APOG covered call positions are structurally neutral to slightly bullish; the modeled P&L assumes European-style exercise at expiration and ignores early assignment, transaction costs, dividends paid before expiry on the stock leg (when present), and the bid-ask spread on the listed chain. APOG positions also carry Industrials sector concentration risk; news flow inside the sector (peer earnings, regulatory shifts, supply-chain headlines) can move APOG alongside the broader basket even when APOG-specific fundamentals are unchanged. Short-premium structures like a covered call on APOG carry tail risk when realized volatility exceeds the implied move; review historical APOG earnings reactions and macro stress periods before sizing. Always rebuild the position from current APOG chain quotes before placing a trade.
Frequently asked questions
- What is a covered call on APOG?
- A covered call on APOG is the covered call strategy applied to APOG (stock). The strategy is structurally neutral to slightly bullish: A covered call pairs long stock with a short out-of-the-money call, collecting premium and capping upside above the short strike in exchange for income. With APOG stock trading near $45.80, the strikes shown on this page are snapped to the nearest listed APOG chain strike and the premiums come straight from the end-of-day bid/ask midpoint.

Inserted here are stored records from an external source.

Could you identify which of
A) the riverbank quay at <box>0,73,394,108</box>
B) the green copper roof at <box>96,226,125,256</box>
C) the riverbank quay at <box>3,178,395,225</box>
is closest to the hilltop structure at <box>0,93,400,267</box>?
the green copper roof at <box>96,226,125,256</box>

- How are APOG covered call max profit and max loss calculated?
- Max profit equals short-strike minus cost basis plus premium times 100; max loss is cost basis minus premium (at zero). Breakeven is cost basis minus premium. For the APOG covered call priced from the end-of-day chain at a 30-day expiry (ATM IV 41.40%), the computed maximum profit is unbounded per contract and the computed maximum loss is unbounded per contract. Live intraday quotes will differ as the chain moves through the trading session.
- What is the breakeven for a APOG covered call?

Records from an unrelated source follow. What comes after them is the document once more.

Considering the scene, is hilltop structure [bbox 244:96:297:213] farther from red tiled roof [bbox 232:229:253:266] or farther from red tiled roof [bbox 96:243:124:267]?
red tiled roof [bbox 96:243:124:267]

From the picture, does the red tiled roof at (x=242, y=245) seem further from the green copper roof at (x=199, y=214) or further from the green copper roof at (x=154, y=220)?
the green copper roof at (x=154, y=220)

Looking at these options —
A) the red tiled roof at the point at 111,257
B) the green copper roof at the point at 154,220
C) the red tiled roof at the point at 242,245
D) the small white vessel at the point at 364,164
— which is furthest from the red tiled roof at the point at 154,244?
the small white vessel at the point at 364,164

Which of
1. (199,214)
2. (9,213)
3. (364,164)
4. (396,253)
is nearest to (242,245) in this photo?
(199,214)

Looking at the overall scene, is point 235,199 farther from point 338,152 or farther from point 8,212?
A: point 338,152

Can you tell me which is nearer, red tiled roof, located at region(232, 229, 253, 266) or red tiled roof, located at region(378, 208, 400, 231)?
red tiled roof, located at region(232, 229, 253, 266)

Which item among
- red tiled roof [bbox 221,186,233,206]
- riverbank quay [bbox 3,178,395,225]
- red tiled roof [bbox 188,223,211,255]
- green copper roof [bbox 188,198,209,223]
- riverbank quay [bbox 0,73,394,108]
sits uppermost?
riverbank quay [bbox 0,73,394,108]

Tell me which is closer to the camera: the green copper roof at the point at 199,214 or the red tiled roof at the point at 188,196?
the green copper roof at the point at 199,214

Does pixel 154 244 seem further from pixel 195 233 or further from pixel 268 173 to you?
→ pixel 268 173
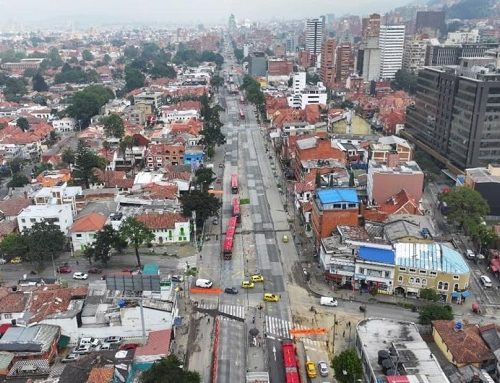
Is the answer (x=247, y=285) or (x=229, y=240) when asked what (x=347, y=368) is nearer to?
(x=247, y=285)

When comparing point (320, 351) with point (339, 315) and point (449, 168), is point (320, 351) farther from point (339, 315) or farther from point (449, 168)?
point (449, 168)

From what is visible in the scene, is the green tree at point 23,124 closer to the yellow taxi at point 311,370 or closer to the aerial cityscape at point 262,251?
the aerial cityscape at point 262,251

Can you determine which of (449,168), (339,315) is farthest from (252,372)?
(449,168)

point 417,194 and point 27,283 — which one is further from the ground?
point 417,194

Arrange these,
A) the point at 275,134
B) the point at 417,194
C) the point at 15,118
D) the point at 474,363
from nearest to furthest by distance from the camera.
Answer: the point at 474,363, the point at 417,194, the point at 275,134, the point at 15,118

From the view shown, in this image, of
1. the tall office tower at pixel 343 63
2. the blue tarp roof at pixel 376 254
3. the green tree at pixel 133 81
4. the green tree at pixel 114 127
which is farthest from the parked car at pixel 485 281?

- The breakeven for the APOG covered call priced on this page is no defined breakeven on the modeled curve at expiration, derived from end-of-day chain premiums. Breakeven is the underlying price at which the strategy's P&L crosses zero ignoring transaction costs and assignment risk. The current APOG market-implied 1-standard-deviation expected move is approximately 11.87%; if the move sits well outside the breakeven distance, the structure's risk-reward becomes correspondingly tighter.
- When should you consider a covered call on APOG?
- Covered calls on APOG are an income strategy run on existing APOG stock positions; traders typically sell calls at 25-35 delta with 30-45 days to expiration to balance premium against upside cap.
- How does current APOG implied volatility affect this covered call?
- APOG ATM IV is at 41.40% with IV rank near 5.93%, which is on the low end of its 1-year range. Premium-buying structures (long call, long put, debit spreads) are relatively cheap in this regime; premium-selling structures collect less credit per unit risk.